The issue with stacks is that in each model evaluation you can get a different number of function calls in a different order. Same thing comes up with the optimizer and will happen with the Laplace approximation stuff (we want to use the solution from the previous leapfrog step to initialize this one). I don’t know a solution.

Oh whoops, I’m behind the times. That’s good news lol. That implementation looks nice!

Is the reordering always discussed in terms of the matrix factorization? I was hoping for one in terms of the hierarchical groupings.

I skimmed but I’ll have to spend more time to see how they’re building their matrices.

Yeah I’m pretty convinced we also need to do a sparse matrix GLM. That will be straightforward once the types are there.

I still like having the separate syntax here because it lets these models be written in Stan without leaning on design matrix libraries in R/Python (and dealing with all the packing and unpacking of parameters).

No. It’s for fill reducing in the algorithm. There’s no reason to expect that groups would be kept together. But it’s deterministic (as a function of the connectivigy graph of the matrix)

Same way. They need the (negative twice) log prior to be \beta^TS\beta, which ususally puts S as block diagonal. But the algorithm does’t really care about that (it deals with the posterior precision X^TWX + S, which is usually not structured).

Then you should be looking at the types of models supported in BRMS, because they’re quite a bit more complex than this (especially with their links between the prior and the posterior). The code should be is the same for basically any type of random effect (structured or unstructured)

1 Like

I thought some more about this. Gonna rewrite some of this, but I just wanted to leave a couple notes here before this goes stale.

Having X * beta in a Stan model isn’t bad in terms of Stan code, but it usually means we’ve had to do some painful around-Stan code.

To generate that X, you’re usually using some sort of external design matrix thing, which means that design matrix thing decides your variable naming and ordering and you’ve got to mold all your input/output around that.

But for any of the non-hierarchical groups, we could think of them like hierarchical parameters with one group, so the syntax:

hierarchy(x0, beta0)

Makes sense (it would just be x0 * beta0, or x_{0} \beta_0).
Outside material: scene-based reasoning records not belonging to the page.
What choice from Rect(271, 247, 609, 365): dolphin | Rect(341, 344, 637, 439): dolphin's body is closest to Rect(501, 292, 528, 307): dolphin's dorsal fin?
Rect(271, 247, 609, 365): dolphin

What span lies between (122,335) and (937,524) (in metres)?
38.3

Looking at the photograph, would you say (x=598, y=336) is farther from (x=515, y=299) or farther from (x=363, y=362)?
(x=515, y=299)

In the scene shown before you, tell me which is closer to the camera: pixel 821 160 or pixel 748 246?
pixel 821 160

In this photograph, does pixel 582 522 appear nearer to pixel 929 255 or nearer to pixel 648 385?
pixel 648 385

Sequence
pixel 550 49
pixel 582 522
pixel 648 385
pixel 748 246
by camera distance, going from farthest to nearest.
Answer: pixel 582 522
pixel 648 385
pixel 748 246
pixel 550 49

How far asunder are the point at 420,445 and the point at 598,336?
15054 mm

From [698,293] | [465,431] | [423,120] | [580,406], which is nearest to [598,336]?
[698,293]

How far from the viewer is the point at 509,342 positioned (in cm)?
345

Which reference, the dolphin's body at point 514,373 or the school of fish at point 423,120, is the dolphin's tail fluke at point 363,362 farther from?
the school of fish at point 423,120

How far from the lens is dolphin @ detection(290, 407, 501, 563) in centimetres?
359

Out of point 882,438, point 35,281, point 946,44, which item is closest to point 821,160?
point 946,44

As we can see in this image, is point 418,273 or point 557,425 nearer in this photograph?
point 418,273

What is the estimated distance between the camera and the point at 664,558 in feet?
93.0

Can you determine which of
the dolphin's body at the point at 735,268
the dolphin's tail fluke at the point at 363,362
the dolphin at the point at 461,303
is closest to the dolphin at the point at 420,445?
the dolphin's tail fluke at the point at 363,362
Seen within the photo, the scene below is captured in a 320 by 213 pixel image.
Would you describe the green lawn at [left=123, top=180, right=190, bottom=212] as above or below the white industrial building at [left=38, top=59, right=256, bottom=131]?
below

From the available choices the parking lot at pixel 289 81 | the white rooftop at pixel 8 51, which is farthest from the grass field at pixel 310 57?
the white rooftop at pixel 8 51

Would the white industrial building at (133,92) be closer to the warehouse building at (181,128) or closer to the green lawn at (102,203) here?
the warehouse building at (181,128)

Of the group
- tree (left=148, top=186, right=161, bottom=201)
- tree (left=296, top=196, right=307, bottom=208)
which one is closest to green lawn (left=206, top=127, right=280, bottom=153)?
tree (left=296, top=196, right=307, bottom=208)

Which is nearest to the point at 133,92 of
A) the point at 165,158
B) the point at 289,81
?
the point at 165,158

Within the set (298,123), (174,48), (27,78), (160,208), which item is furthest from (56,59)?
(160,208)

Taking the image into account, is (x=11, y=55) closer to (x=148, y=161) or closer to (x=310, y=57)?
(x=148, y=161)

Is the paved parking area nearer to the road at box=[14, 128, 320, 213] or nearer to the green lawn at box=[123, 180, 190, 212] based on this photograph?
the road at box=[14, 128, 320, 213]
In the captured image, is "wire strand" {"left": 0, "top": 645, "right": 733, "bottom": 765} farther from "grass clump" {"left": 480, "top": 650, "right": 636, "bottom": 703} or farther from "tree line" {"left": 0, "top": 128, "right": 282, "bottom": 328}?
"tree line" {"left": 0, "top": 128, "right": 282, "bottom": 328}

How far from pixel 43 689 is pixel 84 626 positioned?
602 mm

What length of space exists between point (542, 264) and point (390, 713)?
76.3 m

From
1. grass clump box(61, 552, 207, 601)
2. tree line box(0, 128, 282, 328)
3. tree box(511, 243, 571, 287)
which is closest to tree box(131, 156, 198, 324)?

I don’t think we lose efficiency much by not representing these things as matrix-vector multiplies (we would lose some). They can still be recognized as such behind the screen.

And similarly the call:

hierarchy({ is }, alpha, 1)

Represents the term alpha[is] or \alpha_{i[n]} which is useful regardless of whether or not \alpha is actually modeled hierarchically (this commonly wouldn’t be hierarchical for two-valued groups).

So hierarchy is the wrong name for this, because it is really a shorthand for writing the linear term of a model, and it really isn’t looking at the prior at all.

To these are two directions. One to make it easier to write efficient hierarchical models in Stan with some sort of weird syntax where we can get around using design matrices, and another where we have glms that support separate dense and sparse design matrices.

This is bringing back nightmares of when Matt and I first started and we tried to enumerate the ways we could code up hierarchical models.

But what you’re suggesting is similar to what TensorFlow Probability folks are doing with with their multiple log density evals in parallel for different chains. To get around the waiting on U-turns, I think they run the chains asynchronously and only keep the log density calcs synched.

Sparse matrix support for big GLMs is part of the motivation for sparse matrices.

But if we do know that they’re static data variables, we should be able to just store a reference. And by “static data” here I mean pointers to transformed data or data variables. We couldn’t quite use expressions without evaluating and storing the result as the reference wouldn’t exist.

Yeah.

The thing that gets me about this is sparse matrices is it also lines up really nicely with all the math in the lme4 paper and lets us integrate out latent variables if the output is normal, but actually writing:

y ~ normal(X * beta + Z * gamma, sigma)

or whatever is just not great in plain Stan. You’re depending on non-Stan software to build your design matrices, which means you also need additional software to interpret your results.

Mmm. It seems less than ideal to do so much software engineering to sync chains just to make matrix-vector operations faster, but 1 core vs. 6 cores being so competitive is something.

If that’s the bottleneck, that’s where you have to go. How much engineering it’s worth depends on whether you’re doing it as a research project or something for users. If you’re doing it for users, it then depends how much time you’ll save them vs. how much time it takes to code. And of course how fast your software engineers are :-)